Sex, Drugs, and Rock n’ Roll || Daisy Jones and the Six Review

Initial Thoughts: 

I don’t actually remember why I picked up and listened to this audiobook, but with a full dramatic cast that includes Benjamin Bratt and Judy Greer, it was bound to be a ride. And what an enjoyable ride it was!

I’m only sorry this band actually doesn’t exist, because I’m super curious how their songs really did play out. Other than that, it was a trip into the ’70s through the eyes of the band members, a smattering of other characters, and the wonderfully larger-than-life Daisy Jones.


by Taylor Jenkins Reid
Ballantine Books, March 2019
Historical fiction, audiobook
Rated: 4 / 5 cookies

Everyone knows Daisy Jones & The Six: The band’s album Aurora came to define the rock ‘n’ roll era of the late seventies, and an entire generation of girls wanted to grow up to be Daisy. But no one knows the reason behind the group’s split on the night of their final concert at Chicago Stadium on July 12, 1979 . . . until now.

Daisy is a girl coming of age in L.A. in the late sixties, sneaking into clubs on the Sunset Strip, sleeping with rock stars, and dreaming of singing at the Whisky a Go Go.

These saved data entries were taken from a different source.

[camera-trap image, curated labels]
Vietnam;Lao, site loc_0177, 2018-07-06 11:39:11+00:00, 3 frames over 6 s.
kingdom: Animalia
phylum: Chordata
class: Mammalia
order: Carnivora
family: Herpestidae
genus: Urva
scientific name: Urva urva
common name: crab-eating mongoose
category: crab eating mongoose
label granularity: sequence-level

The sex and drugs are thrilling, but it’s the rock ‘n’ roll she loves most. By the time she’s twenty, her voice is getting noticed, and she has the kind of heedless beauty that makes people do crazy things.

Also getting noticed is The Six, a band led by the brooding Billy Dunne. On the eve of their first tour, his girlfriend Camila finds out she’s pregnant, and with the pressure of impending fatherhood and fame, Billy goes a little wild on the road.

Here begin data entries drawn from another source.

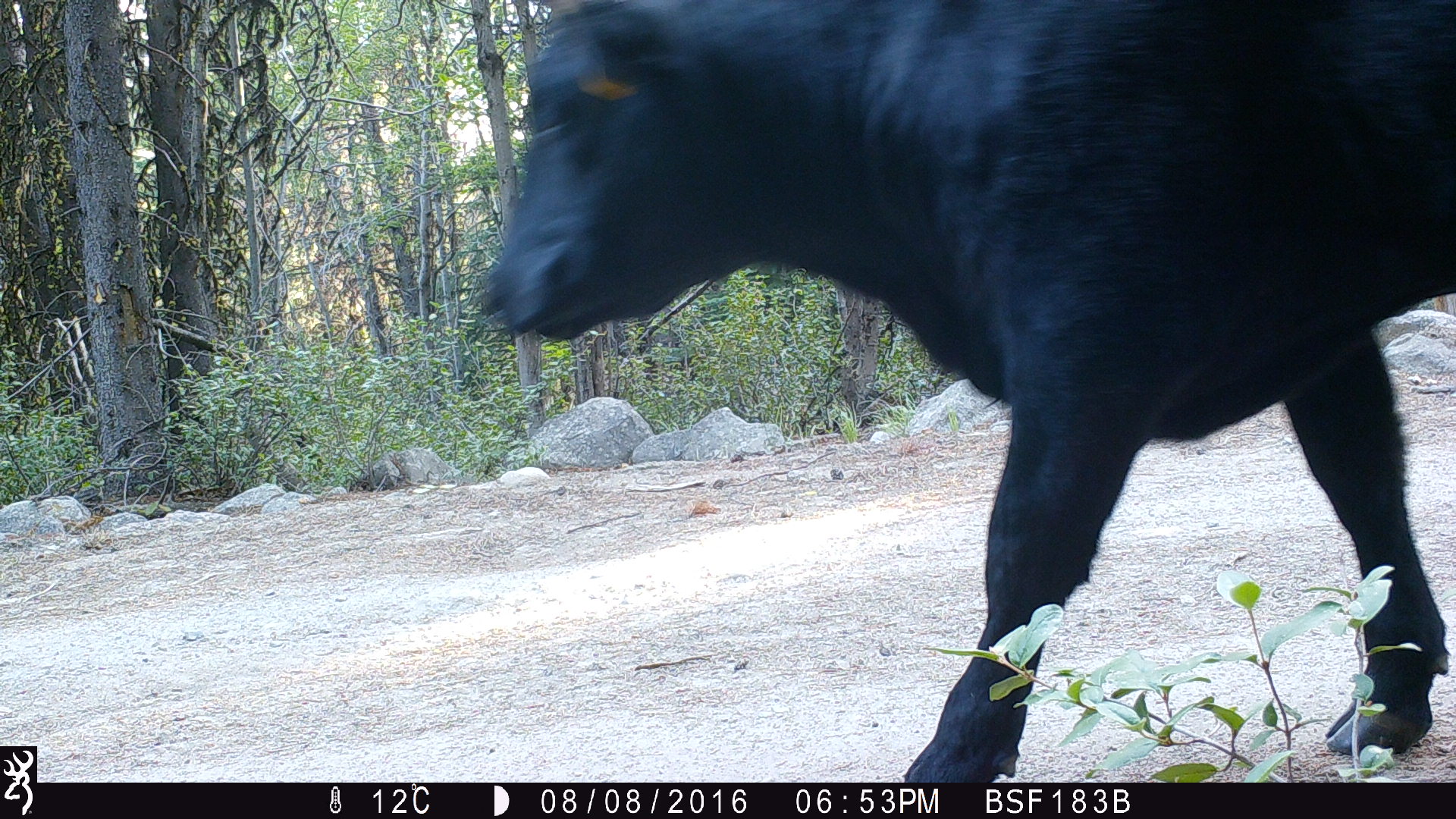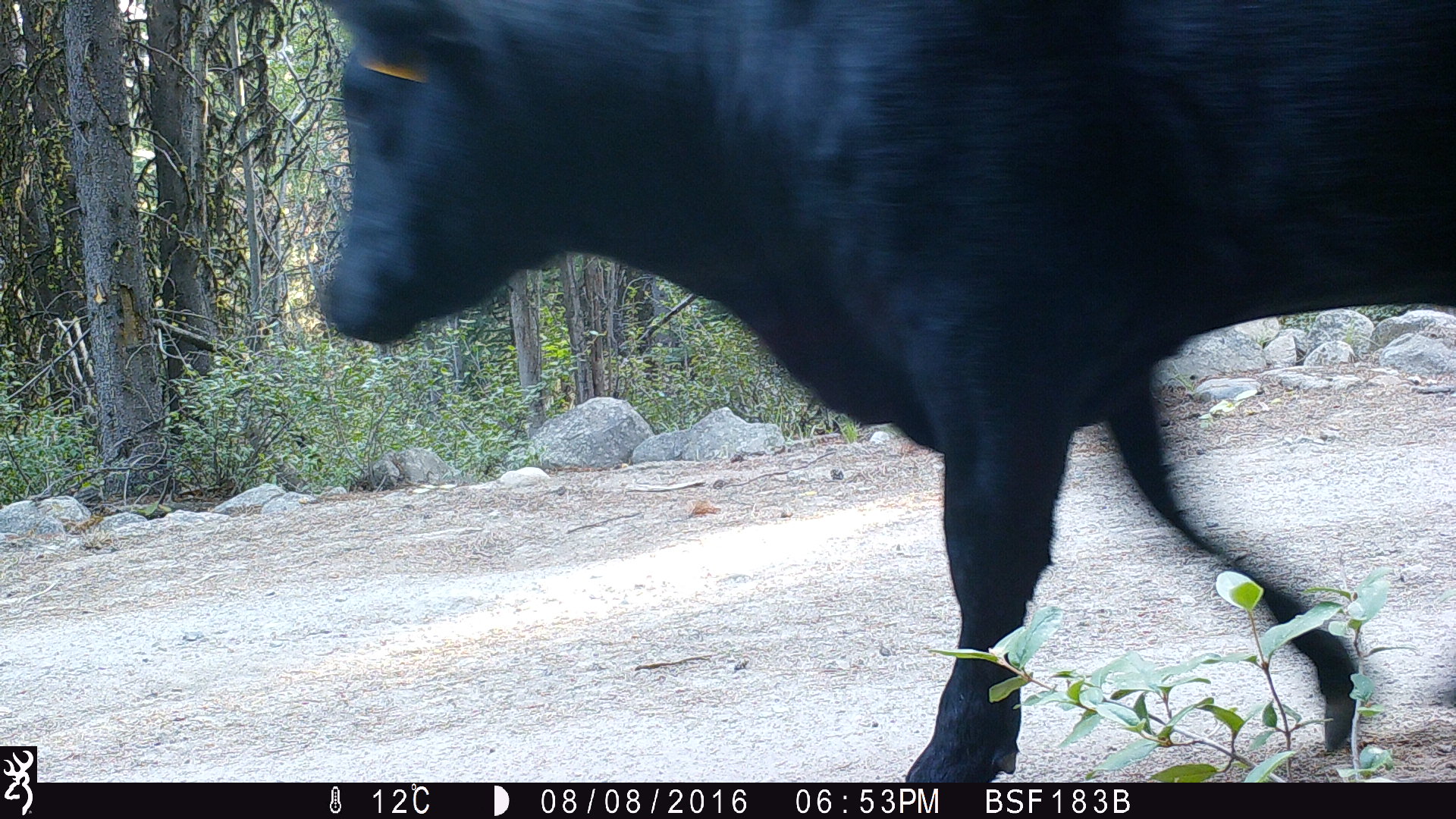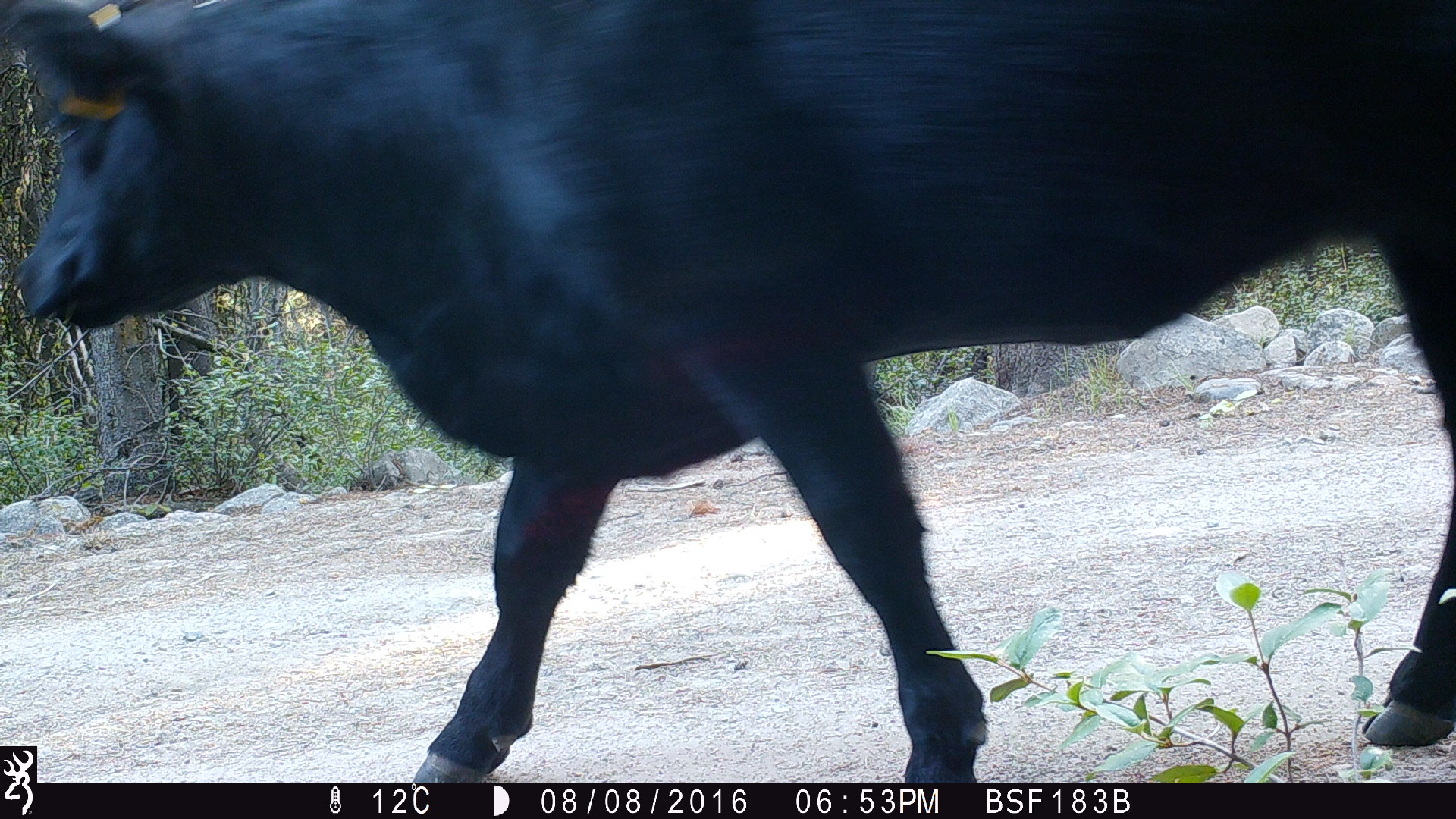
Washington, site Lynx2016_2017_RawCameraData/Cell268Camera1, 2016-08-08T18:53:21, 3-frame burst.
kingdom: Animalia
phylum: Chordata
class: Mammalia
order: Artiodactyla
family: Bovidae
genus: Bos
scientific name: Bos taurus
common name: domestic cattle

Daisy and Billy cross paths when a producer realizes that the key to supercharged success is to put the two together. What happens next will become the stuff of legend.

Okay, I’m going to be honest–and don’t laugh–but I totally thought this band existed until about halfway through the audiobook and I’m searching up songs to find that NONE OF THEM ACTUALLY EXISTED.

I said, don’t laugh!

It goes to show how much of rock n’ roll I actually know. Such is my experience with Daisy Jones and The Six.

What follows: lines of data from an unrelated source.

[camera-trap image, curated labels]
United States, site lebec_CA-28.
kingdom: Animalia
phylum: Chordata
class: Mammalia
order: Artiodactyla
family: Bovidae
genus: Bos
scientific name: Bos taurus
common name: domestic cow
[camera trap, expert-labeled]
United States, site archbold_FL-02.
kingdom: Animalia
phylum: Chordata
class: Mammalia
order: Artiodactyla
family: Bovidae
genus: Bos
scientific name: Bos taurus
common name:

When I saw this as an available audiobook at my library, I jumped to reserve it for future listening. I had no expectations going into Daisy Jones and the Six, and honestly, I knew nothing about it other than the band had split up, and what the heck was Benjamin Bratt, Judy Greer, and Jessica Biel doing in an audiobook at the same time?!

So yeah, I listened to it, and within the first hour of the audiobook, I was already invested in the story. I wanted to know more about this dynamic band with the various characters who came alive on the page. It did help that the actors gave their characters distinct voices. Between all the band members and Daisy, you really got a sense of how the group got together and why, even at their height of play, they eventually break apart.

This is EXACTLY how I imagined the on-stage electricity between Billy and Daisy.

But what I really loved about this is the fact that the women had just as much of a voice as the men in the band. Billy and Warren were fantastic characters to get into–with their vices and their drama–but I really loved Karen, Camila, and Daisy as well. The three women prominently feature an outlook on life–as well as a modicum of success–that you would not expect from women living around this time period. Karen is the keyboardist who doesn’t want to settle for anything less than her independence. Camila is the down-to-earth support who manages to build a family despite the tumult throughout her marriage life. And Daisy? Daisy is someone all the girls want to be, but behind her beautiful, talented veneer is a woman who’s constantly drowning in drugs and alcohol to shut out insecurities.

So many of the characters are sent into a whirlwind life of sex, drugs, and alcohol (because honestly, all of that seem to go hand in hand with rock n’ roll in the ’70s and ’80s), but many of them also come out stronger by the end.

Story of a rock band’s life, right?

Judy Greer is mostly a character actor, but she’s SO GOOD AT BEING ONE. I adore her.

The book did make me wonder what it was like to be in a ’70s rock band. This isn’t normally something I would want to research, to be honest. I’m more of a pop princess ’90s ballad girl, so rock in the ’70s is definitely not up my alley.

All the same, Daisy Jones and the Six was definitely a riveting read. I’d recommend it as an audiobook hands down because of the different actors who voiced the characters. It really helped to bring them to life. I’m only sorry this band really didn’t exist; I wanted to listen to most of the songs Billy and Daisy wrote and performed, especially “Honeycomb.”

4 out of 5 cookies!

Have you read this book? What did you think?